Types of High Density Tungsten Powder
While all tungsten powder varieties offer high density, certain grades and compositions impart optimal density levels after forming and sintering:
Type | Description | Typical Density |
---|---|---|
Pure tungsten | Higher purity above 99.95% ensures reliable density | ≥18 g/cm |
Doped tungsten | Small rare earth oxide additions like Y2O3 improves sintered density | ≥18.5 g/cm |
Tungsten-nickel-iron | Ni-Fe alloying provides excellent final density | ≥18 g/cm |
Tungsten heavy alloys | 90-97% W with Ni-Cu-Fe binder phases | ≥17.5 g/cm |
Tungsten composites | Mixes with gold, tantalum, depleted uranium etc. | up to 21 g/cm |
These enhanced formulations expand high-performance options beyond pure tungsten to tailored property combinations.

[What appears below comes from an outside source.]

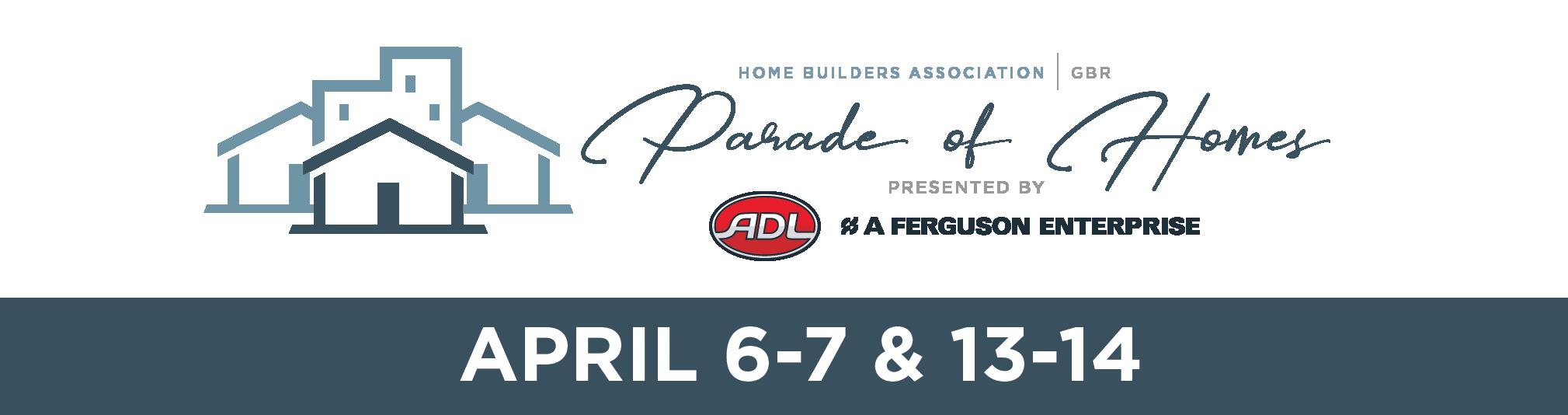 parade of homes logo.png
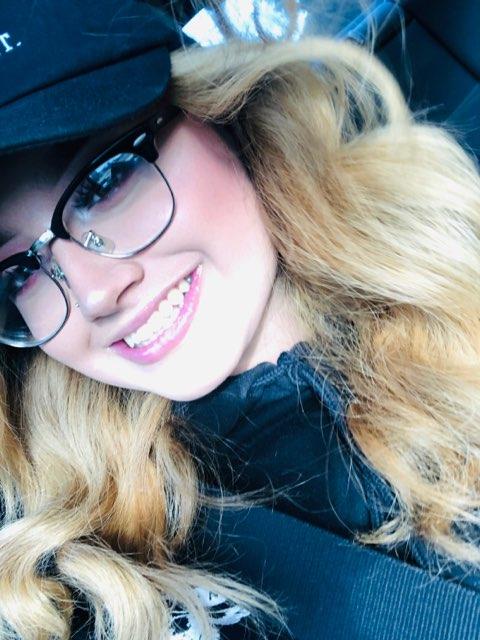 Victoria martinez's Profile Picture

Composition of tungsten powder
High purity tungsten powder suitable for the highest possible density contains over 99.95% tungsten with only minor residual impurities:
Element | Maximum Content | Role |
---|---|---|
Tungsten (W) | 99.95% | Principal component |
Carbon (C) | 100 ppm | Grain growth inhibitor |
Oxygen (O) | 100 ppm | Surface oxide |
Copper (Cu) | 10 ppm | Residual trace impurity |
Silica (Si) | 20 ppm | Impurity |
Specialized heavy alloy grades have deliberate alloying additions like nickel, copper, iron etc. along with tungsten to enhance properties further.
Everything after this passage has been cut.